Consignes de travail.
- a) Extrayez de la décision de justice ci-dessous, sans aucune modification, le passage qui commence par « Par un jugement » et se poursuit jusqu'à « la société Cofi... ».
- b) Dans la décision de justice ci-dessous, à quelle date le tribunal administratif de Caen a-t-il rejeté la demande de la société Cofinex ?
- c) Poursuivez la rédaction de la décision de justice concernant la société Cofinex à partir de l'endroit où elle s'arrête.

Texte retenu.
★ ★ ★ ★

France | France, Cour administrative d'appel de NANTES, 2ème chambre, 05 juillet 2024, 22NT02433


Vu la procédure suivante :



Procédure contentieuse antérieure :



La société Compagnie Financière d'Extraction (Cofinex) a demandé au tribunal administratif de Caen d'annuler l'arrêté du 10 mars 2020 par lequel la préfète de l'Orne l'a mise en demeure de régulariser la situation administrative de l'activité de transit, regroupement ou tri de déchets qu'elle exerce à Boitron.



Par un jugement n° 2001577 du 23 mai 2022, le tribunal administratif de Caen a rejeté sa demande.



Procédure devant la cour

:



Par une requête et un mémoire, enregistrés le 21 juillet 2022 et le 18 septembre 2023, la société Cofi...

Vu la procédure suivante :

Procédure contentieuse antérieure :

La société Compagnie Financière d'Extraction (Cofinex) a demandé au tribunal administratif de Caen d'annuler l'arrêté du 10 mars 2020 par lequel la préfète de l'Orne l'a mise en demeure de régulariser la situation administrative de l'activité de transit, regroupement ou tri de déchets qu'elle exerce à Boitron.

★ ★ ★ ★

Données disponibles.
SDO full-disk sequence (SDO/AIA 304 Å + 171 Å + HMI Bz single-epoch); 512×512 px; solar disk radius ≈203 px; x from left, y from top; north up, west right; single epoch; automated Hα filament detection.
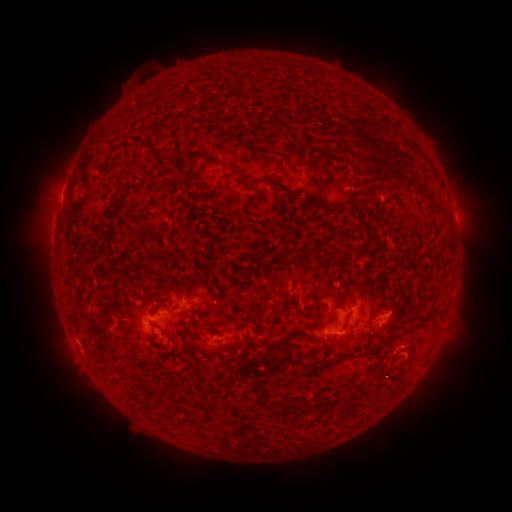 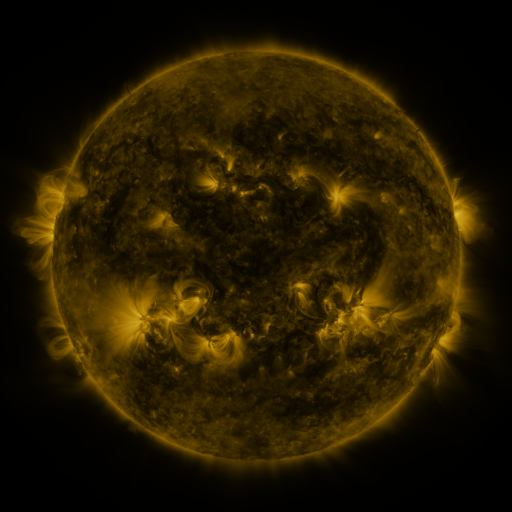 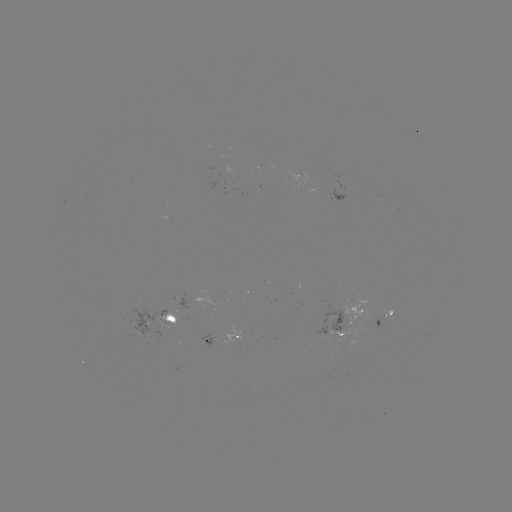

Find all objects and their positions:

★ ★ ★ ★

Résultats de l'exercice.
- a)
Par un jugement n° 2001577 du 23 mai 2022, le tribunal administratif de Caen a rejeté sa demande.



Procédure devant la cour

:



Par une requête et un mémoire, enregistrés le 21 juillet 2022 et le 18 septembre 2023, la société Cofi...

- b) Le 23 mai 2022.

- c)
Par un jugement n° 2001577 du 23 mai 2022, le tribunal administratif de Caen a rejeté sa demande.

Procédure devant la cour :

Par une requête et un mémoire, enregistrés le 21 juillet 2022 et le 18 septembre 2023, la société Cofinex, représentée par Me Belet-Cessac, demande à la cour :

1°) d'annuler ce jugement du tribunal administratif de Caen du 23 mai 2022 ;

2°) d'annuler l'arrêté de mise en demeure du 10 mars 2020 de la préfète de l'Orne ;

3°) d'autoriser la livraison des produits à la société Mineral Cyprus ;

4°) de mettre à la charge de l'Etat la somme de 3 500 euros en application de l'article L. 761-1 du code de justice administrative.

La société Cofinex soutient que :

- sa requête n'est pas tardive ;

- la motivation du jugement attaquée est erronée ;

- le tribunal a statué infra petita ; il n'a pas répondu à sa demande tendant à l'autoriser à évacuer le sulfate de sodium du site de Boitron ;

- les premiers juges ont méconnu leur office de plein contentieux ; ils n'ont pas tenu compte d'éléments de faits nouveaux à la date à laquelle ils ont statué ;

- c'est à tort que les premiers juges ont estimé que le jugement attaqué était motivé ;

- les produits qu'elle entrepose sur le site de Boitron n'ont pas le caractère de déchets, au sens et pour l'application des rubriques n° 2716 et n°2718 de la nomenclature des installations classées pour la protection de l'environnement ;

- l'interdiction d'apporter de nouveaux matériaux se fonde sur des faits erronés et est disproportionnée ;

- l'interdiction d'évacuer les produits du site aggrave ses difficultés financières.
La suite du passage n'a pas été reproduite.